Taşoz adasında üç gün, Selanik’te iki gün kalıp dönmeyi düşünüyorum. Yola çıktım. Haritadan geçeğim yerlere baktım. Dedeağaç, Gümülcine, Yassıköy, İskeçe, Sarısaban, Kerametli den sonra Feribotla Thasos (Taşoz) adasına geçeceğim. Yola çıktım yol levhaları Yunan ve Latin harfleriyle yazılmış. Kent adları değişik yazıyordu. Levhalara aldırmadan yola devam ettim. “Keramoti’ye gidilecek. Git. İstikamet Keramoti. marş marş!” komutu ile istikametimi oraya çevirdim.
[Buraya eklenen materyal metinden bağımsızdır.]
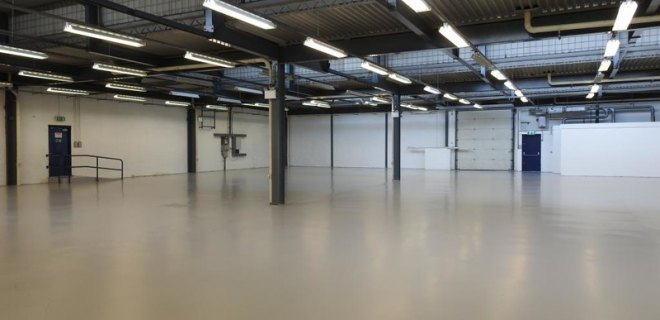 Units 5A  B Southwick Industrial Estate (2)
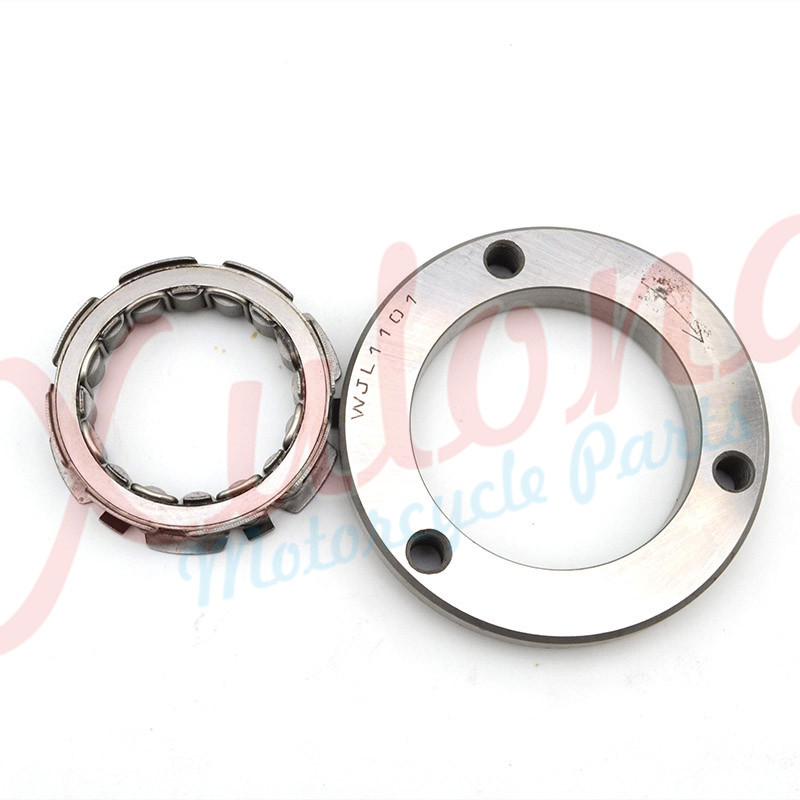 Free Shipping Motorcycle Engine parts one way Starter Clutch Kit For Suzuki DR250 DR 250 Djebel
Yola çıktım mı hedefe varana kadar oyalanmadan giderim. Öyle yol kenarında nohut, ayçiçeği, kavun, karpuz yola yola yoluma devam etmeyi sevmem. Keramoti Limanı’ndan feribota bindim. Feribotta giderken adayı inceledim. Bursa’daki Gölyazı Adası’nın çok çok büyüğü gibi; üzerinde ormanların, tarihi iki üç katlı binaların olduğu bir ada şeklinde gördüm. Kırk dakika sonra Thasos adasındaydım. Feribotla adaya geçişte araç için 25 Euro, kişi başı beş Euro alıyorlar. Otuz Euro’ya geçtim. Limenas denilen kasabada indim. Otelimi buldum. İnsanlar hem İngilizce hem Türkçe biliyorlar. Anlaşmam zor olmadı. Üç katlı binadaki odama yerleştim.
Karnım iyice acıktı. Otel çalışanlarından nerede yemek yiyebileceğimi sordum. Yürüme mesafesinde bir lokantayı salık verdiler. Fiyat listelerine baktım. Çupra, tavuk döner, gyros ve cacıki 37 Euro imiş. O mönüden istedim. Ekmek yemeklerin yanında verilmeyip ayrıca bir Euro’ya satılıyormuş. Bir yaşıma daha girdim. Bir de ekmek istedim. Hâlbuki ben bir kap çorba söyleyip karnımı daha çok ekmekle doyurmayı planlamıştım. Bu planım suya düştü. Yemekler geldi ki, büyük tabaklar tıka basa dolu; üç kişiyi doyuracak kadar. Üçte birini ancak yiyebildim. Kalan yemekleri poşete koyup otele getirdim. Buzdolabına yerleştirdim. Yarın öğle ve akşam yemeğim hazırdı.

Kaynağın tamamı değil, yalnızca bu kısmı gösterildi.